Apr 082003
 
Authors: Joshua Pilkington

It’s been said that to be a competitive Division-I athlete, one must be physically strong, mentally aware and completely dedicated. Pole vaulters, however, have to add a fourth characteristic.

“You’ve got to be a little nuts,” said junior Christine Ahn, whose marks of 12 feet, 1 1/2 inches (indoor) and 12-4 1/2 (outdoor) are CSU records. “Most vaulters are rock-climbers, sky-divers, stuff like that.”

Such are the characteristics of the track and field event that, though often overlooked, could be the most exciting and dangerous of a meet.

“The pole vault is like a combination of extreme sports and track,” said junior Josh Horak, who holds the indoor school record at 17-3. “You get that rush of extreme sports while putting in the work for track.”

It’s the extreme side of the event that has brought the pole vault under fire recently.

During the 2002 NCAA track and field season, five collegiate athletes died while either competing or training for the pole vault, and it’s an issue the NCAA has looked into without recommending more than the use of helmets in practice and at meets.

Most accidents, according to head coach Del Hessel, are not due to the inherent dangers of the sport, but with technical factors.

“The majority of accidents are due to faulty technique,” Hessel said. “The athlete has to control the pole, the pole cannot control the athlete. There really is no safe way to vault, because if you don’t vault hard, you don’t do well.”

As for CSU’s vaulters, Hessel said the university has supplied the team with the best equipment to ensure the safety of its athletes.

“There are no short cuts in providing the best equipment that we can for the safety of our athletes,” he said.

As for the use of helmets, Hessel said it does not make much of a difference because the majority of the accidents occur when a vaulter falls into the pole-planting area known as ‘the pit.’

“The helmet is not an issue,” Hessel said. “The issue is missing the pit or losing control of the vault and coming down poorly.”

With the dangers of the event lurking, CSU vaulting coach Lindsey Malgrem said she puts her athletes through a series of workouts designed to improve technique.
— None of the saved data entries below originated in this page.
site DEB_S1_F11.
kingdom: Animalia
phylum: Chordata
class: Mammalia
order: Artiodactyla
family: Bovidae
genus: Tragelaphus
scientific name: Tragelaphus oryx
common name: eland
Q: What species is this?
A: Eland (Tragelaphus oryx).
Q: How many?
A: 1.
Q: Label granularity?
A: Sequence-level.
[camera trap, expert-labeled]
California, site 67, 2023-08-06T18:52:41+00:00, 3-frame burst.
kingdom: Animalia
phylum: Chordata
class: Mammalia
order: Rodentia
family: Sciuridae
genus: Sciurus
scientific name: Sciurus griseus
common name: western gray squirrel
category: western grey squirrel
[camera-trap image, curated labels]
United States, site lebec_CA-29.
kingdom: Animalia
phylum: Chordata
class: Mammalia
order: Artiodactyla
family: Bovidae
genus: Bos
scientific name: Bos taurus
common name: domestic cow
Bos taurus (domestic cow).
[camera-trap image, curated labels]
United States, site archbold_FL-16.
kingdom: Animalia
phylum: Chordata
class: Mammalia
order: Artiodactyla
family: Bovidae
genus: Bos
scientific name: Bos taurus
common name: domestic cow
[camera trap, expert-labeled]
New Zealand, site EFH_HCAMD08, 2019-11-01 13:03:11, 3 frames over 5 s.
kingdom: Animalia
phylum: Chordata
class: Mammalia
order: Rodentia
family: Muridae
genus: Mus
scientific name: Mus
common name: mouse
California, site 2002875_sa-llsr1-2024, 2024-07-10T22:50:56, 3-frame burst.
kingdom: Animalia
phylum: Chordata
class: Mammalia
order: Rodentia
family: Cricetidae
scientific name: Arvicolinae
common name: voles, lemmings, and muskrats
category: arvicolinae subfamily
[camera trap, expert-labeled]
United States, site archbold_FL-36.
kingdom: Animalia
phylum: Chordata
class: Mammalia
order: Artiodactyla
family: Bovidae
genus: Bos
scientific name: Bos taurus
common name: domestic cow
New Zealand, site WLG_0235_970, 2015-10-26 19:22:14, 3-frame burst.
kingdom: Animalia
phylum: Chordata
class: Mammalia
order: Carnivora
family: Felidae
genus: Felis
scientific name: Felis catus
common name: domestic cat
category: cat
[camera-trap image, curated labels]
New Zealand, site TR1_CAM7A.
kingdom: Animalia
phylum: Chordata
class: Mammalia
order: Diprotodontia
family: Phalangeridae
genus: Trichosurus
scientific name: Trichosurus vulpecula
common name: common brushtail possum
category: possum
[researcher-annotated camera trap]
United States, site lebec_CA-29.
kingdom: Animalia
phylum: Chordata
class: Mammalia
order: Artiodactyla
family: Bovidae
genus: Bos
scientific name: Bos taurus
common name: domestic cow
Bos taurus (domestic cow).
“The training is similar to jumpers,” Malgrem said. “They need explosiveness so they do plyometrics; they need to be strong so they do a ridiculous amount of push-ups, pull-ups, sit-ups; and for overall fitness and flexibility we have them do gymnastics.”

Another factor-effecting technique is the constantly changing pole sizes that vary in accordance to vaulter’s speed, technique and overall body size.

“The biggest difficulty we encounter is pole sizes,” Malgrem said. “The stronger you get the bigger the pole you have to get and you have to adjust your grip with each pole.”

And vaulting isn’t just about explosiveness. In fact, there is a lot of endurance involved in an event that can last as long as three hours per meet.

“A lot of people have a misconception on how hard it is to vault,” Hessel said. “If you are going to vault really hard, you’re not going to have a lot of vaults in you and (the pole vault) can turn into an endurance event when the athlete is out there 2-to-3 hours.”

All of it adds up to a lot to take care of and worry about for CSU vaulters Ahn, Horak and sophomore Ashley Nance. Yet, when competition rolls around, those concerns are put aside.

“I get nervous sometimes, but when the meet comes around I don’t worry about anything but the jump,” Horak said.

And why would he? After all, what is there to worry about when you’re a little nuts?